LEXINGTON, Ky. — The Kentucky Business-Education Roundtable will push for key initiatives to support education and workforce development during the 2020 General Assembly, Kentucky Chamber of Commerce CEO Ashli Watts said in December.

The Roundtable, convened by the Chamber, is a group of public- and private-sector leaders working collaboratively on a long-term plan to fuel improvements in the state’s education attainment and workforce quality.

The group identified four central goals in its initial report, Striving to be Top Tier for Talent:

— Invest in early childhood, to give kids a solid start

— Reinvent high school, to make a diploma relevant for the modern economy

— Ensure every adult obtains a marketable degree or credential

— Engage employers to define needed skills and develop talent supply chains

From that report, the Roundtable has identified priority recommendations for consideration by the General Assembly. It also noted the need for adequate resources to fund improvements.

“The Roundtable supports greater investments in programs that will build a stronger future for the state and its citizens and attract more people and businesses to ensure the state’s long-term economic viability,” Watts said.

"It is clear that the Commonwealth cannot reform or cut its way out of current funding challenges.

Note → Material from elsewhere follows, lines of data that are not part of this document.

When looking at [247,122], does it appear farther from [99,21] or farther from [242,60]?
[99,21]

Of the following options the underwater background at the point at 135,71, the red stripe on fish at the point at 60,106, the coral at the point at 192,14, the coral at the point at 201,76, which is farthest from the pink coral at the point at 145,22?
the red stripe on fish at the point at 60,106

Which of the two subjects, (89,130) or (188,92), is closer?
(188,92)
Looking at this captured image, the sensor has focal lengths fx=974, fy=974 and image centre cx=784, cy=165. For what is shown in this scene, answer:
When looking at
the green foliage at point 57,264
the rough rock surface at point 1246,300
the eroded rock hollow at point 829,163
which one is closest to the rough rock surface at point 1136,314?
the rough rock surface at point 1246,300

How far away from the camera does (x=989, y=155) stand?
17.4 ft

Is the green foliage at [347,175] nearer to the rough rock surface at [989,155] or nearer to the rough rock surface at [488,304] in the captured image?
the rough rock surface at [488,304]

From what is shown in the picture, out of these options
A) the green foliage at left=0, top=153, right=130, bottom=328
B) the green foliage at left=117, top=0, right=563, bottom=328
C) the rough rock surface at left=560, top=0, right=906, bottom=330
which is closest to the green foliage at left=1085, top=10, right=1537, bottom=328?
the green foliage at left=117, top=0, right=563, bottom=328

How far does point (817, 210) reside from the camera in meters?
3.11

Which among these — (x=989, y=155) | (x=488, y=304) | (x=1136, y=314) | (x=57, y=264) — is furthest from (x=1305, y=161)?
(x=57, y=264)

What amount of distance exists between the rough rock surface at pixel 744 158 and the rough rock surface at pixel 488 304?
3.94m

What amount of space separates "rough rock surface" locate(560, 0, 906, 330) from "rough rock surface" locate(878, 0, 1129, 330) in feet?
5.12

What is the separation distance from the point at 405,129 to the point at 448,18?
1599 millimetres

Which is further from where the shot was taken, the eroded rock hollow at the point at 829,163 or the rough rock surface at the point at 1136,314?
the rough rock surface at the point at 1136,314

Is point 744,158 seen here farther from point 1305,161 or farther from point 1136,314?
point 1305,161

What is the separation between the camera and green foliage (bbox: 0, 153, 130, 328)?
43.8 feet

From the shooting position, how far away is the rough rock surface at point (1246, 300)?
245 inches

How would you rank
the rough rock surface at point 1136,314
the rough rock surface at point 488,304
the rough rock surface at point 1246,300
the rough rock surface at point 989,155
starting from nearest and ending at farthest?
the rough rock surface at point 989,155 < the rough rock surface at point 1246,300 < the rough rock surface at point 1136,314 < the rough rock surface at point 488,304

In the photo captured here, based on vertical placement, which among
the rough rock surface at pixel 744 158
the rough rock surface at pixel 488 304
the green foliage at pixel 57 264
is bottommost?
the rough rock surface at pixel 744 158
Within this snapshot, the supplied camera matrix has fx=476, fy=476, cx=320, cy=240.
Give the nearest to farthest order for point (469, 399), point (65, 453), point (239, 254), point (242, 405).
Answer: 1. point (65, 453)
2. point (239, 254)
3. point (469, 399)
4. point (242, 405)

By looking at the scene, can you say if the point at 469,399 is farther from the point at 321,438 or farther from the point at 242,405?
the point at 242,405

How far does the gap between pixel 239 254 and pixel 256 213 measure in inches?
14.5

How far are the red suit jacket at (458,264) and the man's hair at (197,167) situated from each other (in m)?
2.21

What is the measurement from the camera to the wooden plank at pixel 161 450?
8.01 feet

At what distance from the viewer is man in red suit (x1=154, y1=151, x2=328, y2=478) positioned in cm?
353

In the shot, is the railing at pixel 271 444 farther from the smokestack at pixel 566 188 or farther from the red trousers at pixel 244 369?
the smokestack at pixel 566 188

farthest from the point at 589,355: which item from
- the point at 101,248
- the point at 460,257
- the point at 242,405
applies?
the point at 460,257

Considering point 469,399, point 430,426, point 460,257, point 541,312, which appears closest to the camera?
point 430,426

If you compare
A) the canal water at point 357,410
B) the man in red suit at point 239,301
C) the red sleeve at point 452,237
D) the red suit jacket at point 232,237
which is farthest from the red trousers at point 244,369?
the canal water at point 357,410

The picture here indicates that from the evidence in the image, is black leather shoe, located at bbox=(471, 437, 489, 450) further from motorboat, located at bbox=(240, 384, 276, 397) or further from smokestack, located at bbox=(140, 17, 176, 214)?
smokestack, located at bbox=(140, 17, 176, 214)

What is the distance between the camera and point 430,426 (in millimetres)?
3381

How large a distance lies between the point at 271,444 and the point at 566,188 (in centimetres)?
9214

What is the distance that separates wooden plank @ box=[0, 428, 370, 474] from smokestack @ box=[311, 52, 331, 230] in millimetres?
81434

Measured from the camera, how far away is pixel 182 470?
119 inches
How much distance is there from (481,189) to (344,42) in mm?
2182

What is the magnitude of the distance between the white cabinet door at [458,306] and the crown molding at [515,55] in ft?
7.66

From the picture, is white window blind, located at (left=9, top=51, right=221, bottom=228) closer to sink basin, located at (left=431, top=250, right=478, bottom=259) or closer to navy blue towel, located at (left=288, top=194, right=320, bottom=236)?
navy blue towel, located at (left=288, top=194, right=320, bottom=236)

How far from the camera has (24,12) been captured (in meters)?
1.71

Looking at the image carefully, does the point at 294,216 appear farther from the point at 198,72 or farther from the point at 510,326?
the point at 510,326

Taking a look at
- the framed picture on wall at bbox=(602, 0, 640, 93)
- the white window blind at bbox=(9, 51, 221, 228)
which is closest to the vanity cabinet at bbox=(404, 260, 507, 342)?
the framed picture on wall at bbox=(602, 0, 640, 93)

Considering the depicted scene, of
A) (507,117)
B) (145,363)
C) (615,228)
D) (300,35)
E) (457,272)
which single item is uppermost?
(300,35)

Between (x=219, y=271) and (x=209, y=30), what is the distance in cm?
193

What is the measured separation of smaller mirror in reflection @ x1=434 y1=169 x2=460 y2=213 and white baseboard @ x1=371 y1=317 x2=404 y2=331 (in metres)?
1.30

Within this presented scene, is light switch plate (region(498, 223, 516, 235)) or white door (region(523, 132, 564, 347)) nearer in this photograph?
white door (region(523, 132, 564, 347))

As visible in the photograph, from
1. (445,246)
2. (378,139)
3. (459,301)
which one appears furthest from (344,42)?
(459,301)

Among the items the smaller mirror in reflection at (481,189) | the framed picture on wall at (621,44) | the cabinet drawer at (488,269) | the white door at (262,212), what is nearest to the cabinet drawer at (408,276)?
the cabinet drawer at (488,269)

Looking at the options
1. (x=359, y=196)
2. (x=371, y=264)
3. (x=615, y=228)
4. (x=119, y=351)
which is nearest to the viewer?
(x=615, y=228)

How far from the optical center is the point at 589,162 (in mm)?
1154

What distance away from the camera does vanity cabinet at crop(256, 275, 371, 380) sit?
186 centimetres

The Roundtable supports tax reform that improves Kentucky’s competitiveness while producing net new revenue to support education and a modern workforce.”

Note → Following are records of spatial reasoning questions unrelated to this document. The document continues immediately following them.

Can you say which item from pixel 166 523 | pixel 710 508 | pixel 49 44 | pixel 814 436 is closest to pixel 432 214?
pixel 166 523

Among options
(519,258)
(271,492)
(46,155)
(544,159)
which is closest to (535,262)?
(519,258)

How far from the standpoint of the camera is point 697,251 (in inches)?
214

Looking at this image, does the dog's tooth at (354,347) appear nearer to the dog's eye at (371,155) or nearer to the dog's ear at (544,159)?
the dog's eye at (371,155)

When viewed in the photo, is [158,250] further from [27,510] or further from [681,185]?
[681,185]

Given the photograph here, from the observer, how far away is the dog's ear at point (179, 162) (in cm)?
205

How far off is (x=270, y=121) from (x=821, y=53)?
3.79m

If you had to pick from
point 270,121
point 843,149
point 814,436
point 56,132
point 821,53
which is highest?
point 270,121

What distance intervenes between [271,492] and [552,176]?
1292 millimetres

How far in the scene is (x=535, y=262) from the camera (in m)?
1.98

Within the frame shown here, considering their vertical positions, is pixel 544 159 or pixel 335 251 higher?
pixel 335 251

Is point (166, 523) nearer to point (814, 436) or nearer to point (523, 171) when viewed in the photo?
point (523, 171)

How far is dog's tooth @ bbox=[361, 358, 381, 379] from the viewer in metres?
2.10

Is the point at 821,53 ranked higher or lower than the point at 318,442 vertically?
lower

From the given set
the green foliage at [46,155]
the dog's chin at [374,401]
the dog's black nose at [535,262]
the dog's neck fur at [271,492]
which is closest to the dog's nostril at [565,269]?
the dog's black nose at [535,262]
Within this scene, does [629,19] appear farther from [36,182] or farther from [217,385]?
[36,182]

Watts, speaking at the Kentucky Chamber’s 2020 Legislative Preview Conference, also noted that the Roundtable will continue to pursue other initiatives identified in its report in addition to the initial priorities.

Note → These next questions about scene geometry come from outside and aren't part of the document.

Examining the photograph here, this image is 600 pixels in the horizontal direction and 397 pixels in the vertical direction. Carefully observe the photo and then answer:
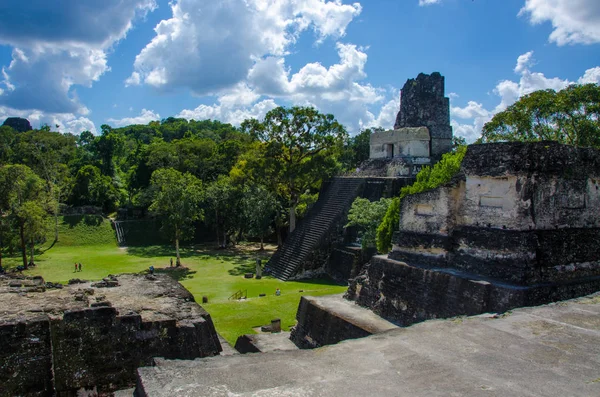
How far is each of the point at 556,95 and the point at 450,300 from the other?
14.0 meters

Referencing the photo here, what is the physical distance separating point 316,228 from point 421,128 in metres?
7.44

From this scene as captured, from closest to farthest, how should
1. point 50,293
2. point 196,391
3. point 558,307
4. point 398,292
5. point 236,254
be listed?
point 196,391, point 558,307, point 50,293, point 398,292, point 236,254

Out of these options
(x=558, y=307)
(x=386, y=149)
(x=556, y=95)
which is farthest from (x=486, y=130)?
(x=558, y=307)

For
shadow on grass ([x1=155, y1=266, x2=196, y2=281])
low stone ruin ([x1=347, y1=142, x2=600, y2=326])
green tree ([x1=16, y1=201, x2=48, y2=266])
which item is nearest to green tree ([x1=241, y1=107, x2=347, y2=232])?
shadow on grass ([x1=155, y1=266, x2=196, y2=281])

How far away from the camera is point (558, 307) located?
6.27m

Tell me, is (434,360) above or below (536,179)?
below

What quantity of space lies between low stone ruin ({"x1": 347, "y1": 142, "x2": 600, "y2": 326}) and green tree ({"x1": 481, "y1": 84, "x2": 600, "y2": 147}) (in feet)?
35.0

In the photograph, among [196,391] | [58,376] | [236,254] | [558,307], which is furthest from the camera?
[236,254]

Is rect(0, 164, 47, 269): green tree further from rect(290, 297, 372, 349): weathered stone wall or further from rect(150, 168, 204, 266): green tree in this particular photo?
rect(290, 297, 372, 349): weathered stone wall

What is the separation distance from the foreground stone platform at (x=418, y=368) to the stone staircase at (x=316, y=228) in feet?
49.4

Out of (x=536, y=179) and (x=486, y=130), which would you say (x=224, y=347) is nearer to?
(x=536, y=179)

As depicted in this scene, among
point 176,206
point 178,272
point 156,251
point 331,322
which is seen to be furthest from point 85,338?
point 156,251

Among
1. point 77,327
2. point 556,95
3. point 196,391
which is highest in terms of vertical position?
point 556,95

The Roundtable’s legislative focus for the 2020 General Assembly will include:

1. Create, fund and deploy a branded statewide communications and marketing campaign to deliver relevant messages about education’s value at all levels with specifics addressing early childhood, postsecondary access and affordability, preparation for successful adulthood, real world implications, family support, employer engagement and others. This will be a shared, public-private initiative covering multiple years. The 2020 budget request will be $1 million in FY 2020 and $2.5 million in FY2021.

2. Increase funding to provide greater access to state child-care assistance for working parents, raising eligibility from 160% of the federal poverty level to 200%. The funding request is to be determined.

3. Fully fund (with state appropriations) all-day kindergarten with the provision that districts repurpose current locally provided kindergarten funding to 0-to-third grade programs. The approximate budget request is $140 million per each year of the biennium for local districts.

4. Support reinvestment in postsecondary education through the performance funding model and additional funding for Work Ready scholarships and student financial aid through the need-based College Access Program and Kentucky Tuition Grant program. The funding request is to be determined.

5. Continue criminal justice reforms, such as reclassifying drug possession as a misdemeanor and reforming the bail system, as workforce initiatives. Funding needs will be determined by the scope of the reforms.

6. Expand the Talent Pipeline Management program under the existing public-private partnership and support program funding in the amount of $500,000 a year for each year of the biennium.

The Roundtable also will support initiatives that are expected to originate in the General Assembly, including:

— The creation of an Early Childhood Education Task Force

— Third-grade reading and math proficiency legislation that relies on research and evidence of best practices and outcomes. Funding would be from redirected state grant money.

Additional, non-legislative initiatives by the Roundtable will include:

— Update state credentialing programs to streamline the process, upgrade skill levels, define specific areas of need, increase professionalism of workers/providers, connect employers directly with educational institutions and practitioners.

— Convene a task force of human resource, employer and education representatives to determine what information employers need to understand high school graduates’ knowledge and abilities and to determine how that information should be disseminated.